The Dan Kaminsky Microsoft DNS Patch Sideeffect
Wednesday, July 30th, 2008So its been a few weeks since most of us have patched our vulnerable dns servers, but I hadn’t noticed this little bonus until today which actually made me laugh. You see a few years ago I had noticed an annoying little behavior with the way Microsoft’s DNS Server handles outgoing client connection for domains/servers that are listed under the Forwarders tab. We use this Forwarders tab to list frequently queried domains in which we host a copy of the zone file in rbldnsd so as to not go to the internet to find the answer to. This gives us the benefit of returning an answer to a dns query much faster and saves us the extra bandwidth. This is highly beneficial to our mail systems which process on average 100 million messages per month, mostly spam of course. So back when we had implemented the rbldnsd system, we had placed Linux Virtual Server in front of the rbldnsd to load balance the traffic accross 8 or so machines.
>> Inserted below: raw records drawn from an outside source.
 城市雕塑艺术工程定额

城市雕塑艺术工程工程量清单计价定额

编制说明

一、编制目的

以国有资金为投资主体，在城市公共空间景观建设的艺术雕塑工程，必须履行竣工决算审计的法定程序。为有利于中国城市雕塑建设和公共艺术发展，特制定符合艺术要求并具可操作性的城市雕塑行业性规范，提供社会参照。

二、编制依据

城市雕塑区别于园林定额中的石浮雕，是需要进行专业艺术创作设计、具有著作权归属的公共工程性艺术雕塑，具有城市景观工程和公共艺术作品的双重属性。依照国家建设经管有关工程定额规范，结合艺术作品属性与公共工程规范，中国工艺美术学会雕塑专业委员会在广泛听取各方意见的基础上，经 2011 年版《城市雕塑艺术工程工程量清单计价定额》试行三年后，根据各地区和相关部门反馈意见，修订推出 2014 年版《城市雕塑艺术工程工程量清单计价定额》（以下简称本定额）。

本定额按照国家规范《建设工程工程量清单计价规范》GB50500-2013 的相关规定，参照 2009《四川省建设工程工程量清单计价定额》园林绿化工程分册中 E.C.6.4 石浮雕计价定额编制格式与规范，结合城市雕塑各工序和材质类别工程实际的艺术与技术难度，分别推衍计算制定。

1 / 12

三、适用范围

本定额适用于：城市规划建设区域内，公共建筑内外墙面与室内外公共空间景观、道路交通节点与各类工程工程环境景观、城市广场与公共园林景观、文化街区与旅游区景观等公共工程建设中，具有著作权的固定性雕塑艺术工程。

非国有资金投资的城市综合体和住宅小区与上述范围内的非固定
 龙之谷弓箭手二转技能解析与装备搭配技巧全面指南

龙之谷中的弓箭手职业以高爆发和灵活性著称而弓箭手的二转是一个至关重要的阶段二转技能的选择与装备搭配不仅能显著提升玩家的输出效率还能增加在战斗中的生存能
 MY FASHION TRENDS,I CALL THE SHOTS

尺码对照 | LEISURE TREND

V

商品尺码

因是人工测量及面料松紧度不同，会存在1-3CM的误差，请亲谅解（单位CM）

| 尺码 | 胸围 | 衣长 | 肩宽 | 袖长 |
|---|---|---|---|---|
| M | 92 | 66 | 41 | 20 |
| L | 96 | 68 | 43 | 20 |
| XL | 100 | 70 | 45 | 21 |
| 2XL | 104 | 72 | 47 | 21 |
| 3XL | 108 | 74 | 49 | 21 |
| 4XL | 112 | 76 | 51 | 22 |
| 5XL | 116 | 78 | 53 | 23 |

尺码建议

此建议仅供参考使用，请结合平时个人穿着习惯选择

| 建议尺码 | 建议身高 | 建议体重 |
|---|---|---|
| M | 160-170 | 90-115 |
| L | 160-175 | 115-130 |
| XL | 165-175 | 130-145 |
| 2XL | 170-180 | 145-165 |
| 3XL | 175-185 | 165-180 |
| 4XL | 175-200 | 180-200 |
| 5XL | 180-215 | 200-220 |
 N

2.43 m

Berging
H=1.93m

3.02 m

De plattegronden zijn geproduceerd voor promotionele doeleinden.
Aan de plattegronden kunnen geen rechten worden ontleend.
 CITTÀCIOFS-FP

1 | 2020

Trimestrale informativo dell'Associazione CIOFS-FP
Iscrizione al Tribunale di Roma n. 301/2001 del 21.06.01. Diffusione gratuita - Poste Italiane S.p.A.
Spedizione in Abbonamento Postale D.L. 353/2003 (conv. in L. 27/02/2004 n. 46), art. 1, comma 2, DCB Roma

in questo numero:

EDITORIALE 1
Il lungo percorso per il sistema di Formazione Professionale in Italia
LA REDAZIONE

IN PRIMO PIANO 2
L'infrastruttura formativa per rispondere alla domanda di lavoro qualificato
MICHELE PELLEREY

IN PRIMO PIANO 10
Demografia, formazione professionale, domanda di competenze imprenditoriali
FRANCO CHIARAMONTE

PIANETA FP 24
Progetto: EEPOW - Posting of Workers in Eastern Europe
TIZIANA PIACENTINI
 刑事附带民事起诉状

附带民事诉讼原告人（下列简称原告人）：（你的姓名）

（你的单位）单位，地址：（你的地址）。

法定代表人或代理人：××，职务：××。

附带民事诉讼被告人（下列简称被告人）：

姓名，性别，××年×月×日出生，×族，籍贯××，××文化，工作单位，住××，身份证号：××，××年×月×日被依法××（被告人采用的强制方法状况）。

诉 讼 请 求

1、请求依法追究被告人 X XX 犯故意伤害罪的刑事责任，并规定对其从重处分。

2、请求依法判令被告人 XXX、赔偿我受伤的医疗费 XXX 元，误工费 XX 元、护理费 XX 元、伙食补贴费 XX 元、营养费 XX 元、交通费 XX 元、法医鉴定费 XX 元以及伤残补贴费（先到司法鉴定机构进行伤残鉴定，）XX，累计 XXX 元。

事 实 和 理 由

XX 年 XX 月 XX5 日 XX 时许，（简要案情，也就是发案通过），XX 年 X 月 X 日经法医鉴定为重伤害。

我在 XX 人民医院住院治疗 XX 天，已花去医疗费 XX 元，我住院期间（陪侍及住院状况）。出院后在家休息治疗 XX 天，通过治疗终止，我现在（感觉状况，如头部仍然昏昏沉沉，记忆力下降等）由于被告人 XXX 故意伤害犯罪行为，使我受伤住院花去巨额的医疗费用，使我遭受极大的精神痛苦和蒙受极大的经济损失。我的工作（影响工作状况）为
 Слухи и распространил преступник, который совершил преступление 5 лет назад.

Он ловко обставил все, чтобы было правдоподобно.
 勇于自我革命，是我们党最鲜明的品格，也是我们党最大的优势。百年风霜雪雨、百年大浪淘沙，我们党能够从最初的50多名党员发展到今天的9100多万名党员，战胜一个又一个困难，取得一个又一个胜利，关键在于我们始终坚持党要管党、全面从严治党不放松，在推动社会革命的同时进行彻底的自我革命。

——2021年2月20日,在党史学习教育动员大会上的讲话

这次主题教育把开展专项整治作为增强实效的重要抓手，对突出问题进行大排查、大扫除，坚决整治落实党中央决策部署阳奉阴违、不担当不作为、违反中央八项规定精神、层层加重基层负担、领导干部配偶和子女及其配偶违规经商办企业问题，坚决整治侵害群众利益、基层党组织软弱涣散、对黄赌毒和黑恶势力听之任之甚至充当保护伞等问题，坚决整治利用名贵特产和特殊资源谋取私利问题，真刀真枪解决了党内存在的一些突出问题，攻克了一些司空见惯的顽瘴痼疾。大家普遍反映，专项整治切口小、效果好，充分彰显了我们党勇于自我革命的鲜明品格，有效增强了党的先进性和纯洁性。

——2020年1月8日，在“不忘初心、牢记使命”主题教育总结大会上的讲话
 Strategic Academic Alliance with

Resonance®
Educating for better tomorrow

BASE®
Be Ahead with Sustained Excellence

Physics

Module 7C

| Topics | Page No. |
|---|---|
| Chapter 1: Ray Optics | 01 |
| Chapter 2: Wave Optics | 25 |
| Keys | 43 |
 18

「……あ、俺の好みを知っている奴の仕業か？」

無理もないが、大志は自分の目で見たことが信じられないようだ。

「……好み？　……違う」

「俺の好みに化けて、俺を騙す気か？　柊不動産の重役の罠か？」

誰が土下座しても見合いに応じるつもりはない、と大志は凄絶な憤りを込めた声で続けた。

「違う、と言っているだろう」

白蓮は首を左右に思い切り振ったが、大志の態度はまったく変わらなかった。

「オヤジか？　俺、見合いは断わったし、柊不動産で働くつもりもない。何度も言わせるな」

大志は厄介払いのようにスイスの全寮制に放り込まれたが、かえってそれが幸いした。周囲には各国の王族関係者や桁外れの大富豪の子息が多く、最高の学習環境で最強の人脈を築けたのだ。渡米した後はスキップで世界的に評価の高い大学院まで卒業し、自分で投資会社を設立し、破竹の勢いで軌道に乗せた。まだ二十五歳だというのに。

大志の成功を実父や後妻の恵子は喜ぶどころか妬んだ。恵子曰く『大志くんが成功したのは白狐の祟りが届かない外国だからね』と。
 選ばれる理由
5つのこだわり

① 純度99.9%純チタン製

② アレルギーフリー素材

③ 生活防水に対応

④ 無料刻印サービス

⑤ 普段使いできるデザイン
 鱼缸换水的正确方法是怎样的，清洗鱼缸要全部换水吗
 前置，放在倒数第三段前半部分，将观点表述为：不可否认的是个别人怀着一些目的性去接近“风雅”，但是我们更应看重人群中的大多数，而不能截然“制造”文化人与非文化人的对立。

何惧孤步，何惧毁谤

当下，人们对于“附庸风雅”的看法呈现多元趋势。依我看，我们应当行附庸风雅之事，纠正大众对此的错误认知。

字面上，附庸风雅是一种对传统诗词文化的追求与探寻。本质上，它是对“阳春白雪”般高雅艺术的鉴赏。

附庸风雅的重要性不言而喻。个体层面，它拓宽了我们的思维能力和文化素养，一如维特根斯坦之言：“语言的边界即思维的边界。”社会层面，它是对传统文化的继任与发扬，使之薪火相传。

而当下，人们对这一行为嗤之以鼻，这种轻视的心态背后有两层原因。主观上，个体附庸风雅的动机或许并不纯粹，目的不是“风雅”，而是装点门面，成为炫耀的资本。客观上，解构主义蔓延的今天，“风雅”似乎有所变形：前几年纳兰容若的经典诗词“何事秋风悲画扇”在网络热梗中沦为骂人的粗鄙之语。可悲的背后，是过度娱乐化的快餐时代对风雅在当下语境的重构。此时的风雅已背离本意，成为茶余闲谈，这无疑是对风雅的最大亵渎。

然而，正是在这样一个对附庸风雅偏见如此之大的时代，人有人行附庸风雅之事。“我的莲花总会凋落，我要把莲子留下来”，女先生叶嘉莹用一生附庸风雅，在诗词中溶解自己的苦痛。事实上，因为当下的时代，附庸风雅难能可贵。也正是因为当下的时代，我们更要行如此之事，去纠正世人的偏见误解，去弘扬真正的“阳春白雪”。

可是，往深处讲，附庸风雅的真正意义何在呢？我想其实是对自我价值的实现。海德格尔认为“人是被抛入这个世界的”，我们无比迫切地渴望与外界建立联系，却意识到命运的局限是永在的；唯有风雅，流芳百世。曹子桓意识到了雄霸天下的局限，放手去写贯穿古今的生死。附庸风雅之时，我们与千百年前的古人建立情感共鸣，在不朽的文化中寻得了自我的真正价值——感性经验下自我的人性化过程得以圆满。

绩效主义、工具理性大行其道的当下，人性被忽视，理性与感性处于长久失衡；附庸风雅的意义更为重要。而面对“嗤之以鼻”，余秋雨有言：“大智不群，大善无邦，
After pointing the Forwarded domains to the LVS VIP, I had expected hundreds, even thousands of connections to get sprayed accross the rbldnsd farm, but uh-uh, nope. There were only two connections listed to two of the backend servers, however all the queries were getting answered.
me@director:~$sudo ipvsadm -L
IP Virtual Server version 1.2.1 (size=32768)
Prot LocalAddress:Port Scheduler Flags
-> RemoteAddress:Port Forward Weight ActiveConn InActConn
UDP w.x.y.z:domain wrr
-> server1.domain.com:domain Route 2 0 1
-> server2.domain.com:domain Route 2 0 0
-> server3.domain.com:domain Route 2 0 0
-> server4.domain.com:domain Route 2 0 1
-> server5.domain.com:domain Route 2 0 0
-> server6.domain.com:domain Route 2 0 0
-> server7.domain.com:domain Route 2 0 0
-> server8.domain.com:domain Route 2 0 0
This had me scratching my head at first and then after a few packet captures later, I realized that Microsoft was opening 1 socket connection and pushing all the forwarded queries through it. Gee Wiz Microsoft! Why would you do such a thing? I figured that opening and closing socket connections carries an overhead and could also potentially exhaust all available udp ports in a very short amount of time, I can understand why Microsoft would implement it in this way. However this is exactly the insufficient socket entropy that is described in Dan’s advisory as flawed, and from my perspective I hated it as I couldn’t load balance all the forwarded dns queries across each machine that had rbldnsd running on them. Luckily rbldnsd wasn’t the primary service on those machines that we were load balancing so I had decided to just let it be after a spending a few minutes of looking for a workaround then banging my head on my desk out of frustration. Availability was still guaranteed and rbldnsd being as fast and memory efficient as it was, was performing fine in this configuration, so I let it be. I had bigger fish to fry at the time. Fast forward a few years later and a Dan Kaminsky patched Microsoft DNS Server, and wallah, this is what I noticed today…
me@director:~$sudo ipvsadm -L
IP Virtual Server version 1.2.1 (size=32768)
Prot LocalAddress:Port Scheduler Flags
-> RemoteAddress:Port Forward Weight ActiveConn InActConn
UDP w.x.y.z:domain wrr
-> server1.domain.com:domain Route 2 0 264
-> server2.domain.com:domain Route 2 0 258
-> server3.domain.com:domain Route 2 0 256
-> server4.domain.com:domain Route 2 0 252
-> server5.domain.com:domain Route 2 0 250
-> server6.domain.com:domain Route 2 0 252
-> server7.domain.com:domain Route 2 0 252
-> server8.domain.com:domain Route 2 0 252
and this is with a modified udp timeout of 10 seconds…
me@director:~$ sudo ipvsadm -L --timeout
Timeout (tcp tcpfin udp): 60 10 10
Awesome, entropy, security, and load balancing :). Thanks Dan!